Isso ocorre porque o ganho de capital — a diferença entre o custo de aquisição do imóvel e o valor efetivamente obtido na venda — torna-se menor e, por consequência, o imposto incidente sobre a operação é reduzido.

Embora pareça contraintuitivo, o contribuinte pode somar o valor das benfeitorias (reformas) ao valor do imóvel declarado na ficha “Bens e Direitos”

  • Vale ressaltar que o ganho de capital é tributado pelo Imposto de Renda sob alíquotas que variam de 15% a 22,5%.

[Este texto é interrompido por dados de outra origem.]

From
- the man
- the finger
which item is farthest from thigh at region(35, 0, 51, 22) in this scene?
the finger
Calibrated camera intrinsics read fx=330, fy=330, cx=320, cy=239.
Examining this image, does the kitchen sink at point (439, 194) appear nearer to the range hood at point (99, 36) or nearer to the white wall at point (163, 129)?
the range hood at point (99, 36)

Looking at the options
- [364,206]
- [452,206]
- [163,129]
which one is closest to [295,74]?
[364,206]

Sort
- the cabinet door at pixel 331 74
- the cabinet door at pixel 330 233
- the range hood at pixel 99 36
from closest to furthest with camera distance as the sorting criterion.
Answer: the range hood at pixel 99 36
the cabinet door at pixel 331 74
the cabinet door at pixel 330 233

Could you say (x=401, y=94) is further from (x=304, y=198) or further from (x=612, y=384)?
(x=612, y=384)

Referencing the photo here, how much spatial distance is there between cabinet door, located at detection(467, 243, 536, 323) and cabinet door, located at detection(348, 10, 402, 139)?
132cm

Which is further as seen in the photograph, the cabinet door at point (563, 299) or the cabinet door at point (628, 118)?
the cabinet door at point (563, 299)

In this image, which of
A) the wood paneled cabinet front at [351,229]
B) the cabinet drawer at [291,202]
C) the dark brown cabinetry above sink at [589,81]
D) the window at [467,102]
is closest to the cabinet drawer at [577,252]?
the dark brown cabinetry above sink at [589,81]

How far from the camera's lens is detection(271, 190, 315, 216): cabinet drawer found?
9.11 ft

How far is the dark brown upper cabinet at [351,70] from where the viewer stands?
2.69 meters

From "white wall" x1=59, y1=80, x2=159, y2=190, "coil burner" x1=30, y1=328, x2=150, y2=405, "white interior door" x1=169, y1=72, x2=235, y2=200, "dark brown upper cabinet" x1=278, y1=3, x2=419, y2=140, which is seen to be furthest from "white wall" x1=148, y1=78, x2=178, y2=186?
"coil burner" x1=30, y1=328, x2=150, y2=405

LEIA MAIS: Veja tabela atualizada do Imposto de Renda 2025 e 2026

A descrição das benfeitorias deve ser feita no campo “Discriminação” e deve conter os valores gastos.

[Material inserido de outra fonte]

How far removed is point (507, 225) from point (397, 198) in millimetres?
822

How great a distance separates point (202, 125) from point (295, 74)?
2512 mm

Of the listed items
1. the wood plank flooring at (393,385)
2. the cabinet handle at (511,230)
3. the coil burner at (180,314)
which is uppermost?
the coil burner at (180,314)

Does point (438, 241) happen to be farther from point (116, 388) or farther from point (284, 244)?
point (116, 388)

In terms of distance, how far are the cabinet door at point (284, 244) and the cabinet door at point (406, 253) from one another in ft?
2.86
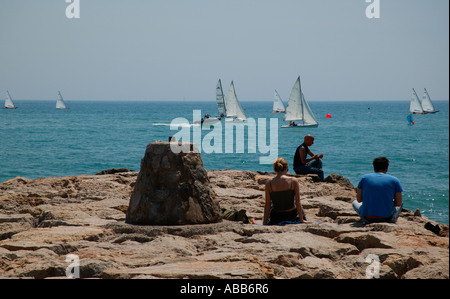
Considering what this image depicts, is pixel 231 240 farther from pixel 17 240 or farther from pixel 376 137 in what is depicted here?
pixel 376 137

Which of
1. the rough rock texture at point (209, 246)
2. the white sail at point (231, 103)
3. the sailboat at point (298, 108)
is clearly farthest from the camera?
the white sail at point (231, 103)

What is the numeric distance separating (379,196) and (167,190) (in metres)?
2.83

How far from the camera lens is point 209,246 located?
7.00 m

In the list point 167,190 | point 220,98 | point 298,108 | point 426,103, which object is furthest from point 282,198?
point 426,103

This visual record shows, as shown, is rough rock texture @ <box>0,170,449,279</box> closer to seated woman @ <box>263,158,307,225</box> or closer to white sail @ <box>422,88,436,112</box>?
seated woman @ <box>263,158,307,225</box>

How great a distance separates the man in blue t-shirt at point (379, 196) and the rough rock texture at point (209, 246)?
242 millimetres

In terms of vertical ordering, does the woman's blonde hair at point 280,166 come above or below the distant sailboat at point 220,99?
below

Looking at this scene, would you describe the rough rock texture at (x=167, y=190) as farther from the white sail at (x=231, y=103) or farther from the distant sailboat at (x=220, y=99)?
the white sail at (x=231, y=103)

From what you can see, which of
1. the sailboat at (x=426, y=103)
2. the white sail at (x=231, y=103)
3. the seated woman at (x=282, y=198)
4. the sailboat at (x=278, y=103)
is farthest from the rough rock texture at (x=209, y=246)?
the sailboat at (x=426, y=103)

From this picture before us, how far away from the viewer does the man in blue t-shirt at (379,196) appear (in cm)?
767

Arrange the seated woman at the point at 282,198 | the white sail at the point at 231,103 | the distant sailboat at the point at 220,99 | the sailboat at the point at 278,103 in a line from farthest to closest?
the sailboat at the point at 278,103 < the white sail at the point at 231,103 < the distant sailboat at the point at 220,99 < the seated woman at the point at 282,198

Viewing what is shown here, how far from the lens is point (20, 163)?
31.8m

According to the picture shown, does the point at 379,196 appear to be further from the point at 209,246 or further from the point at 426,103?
the point at 426,103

  • Atenção: somente podem ser incluídas despesas realizadas no ano-calendário correspondente e comprovadas por notas fiscais ou recibos emitidos em nome do contribuinte.

A comprovação dos gastos deve ser feita por meio de documentação relativa às reformas, como notas fiscais de compra de materiais e de serviços prestados, além dos respectivos comprovantes de pagamento.

No caso de serviços contratados de pessoa física, a comprovação pode ser feita mediante recibo detalhado, contendo nome completo, endereço, CPF, RG, descrição dos serviços prestados e valor pago.

  • Importante: o aumento do valor do patrimônio é válido apenas para benfeitorias que agreguem valor ao imóvel e que permaneçam incorporadas a ele, mesmo após a venda.

Quais gastos podem ser declarados como reforma?

  • Construção, ampliação, reforma e pequenas obras (pintura, azulejos, encanamento, pisos e paredes). Reformas estruturais exigem aprovação municipal;
  • Demolição do imóvel no terreno, quando for condição para a venda;
  • Despesas de corretagem referentes à aquisição do imóvel, desde que pagas pelo contribuinte;
  • Valores pagos pelo proprietário para a realização de obras públicas que beneficiaram o imóvel (meio-fio, pavimentação, esgoto, eletricidade);
  • ITBI (Imposto de Transmissão de Bens Imóveis) pago pelo contribuinte na aquisição do imóvel que deu origem ao ganho de capital;
  • Valor da contribuição de melhoria;
  • Juros e encargos do financiamento para aquisição do imóvel;
  • Laudêmio (compensação) pago ao senhorio ou proprietário do imóvel quando há transferência do domínio útil. O novo titular pode usar, vender ou transmitir o imóvel por herança, mas mantém obrigação permanente perante o proprietário direto.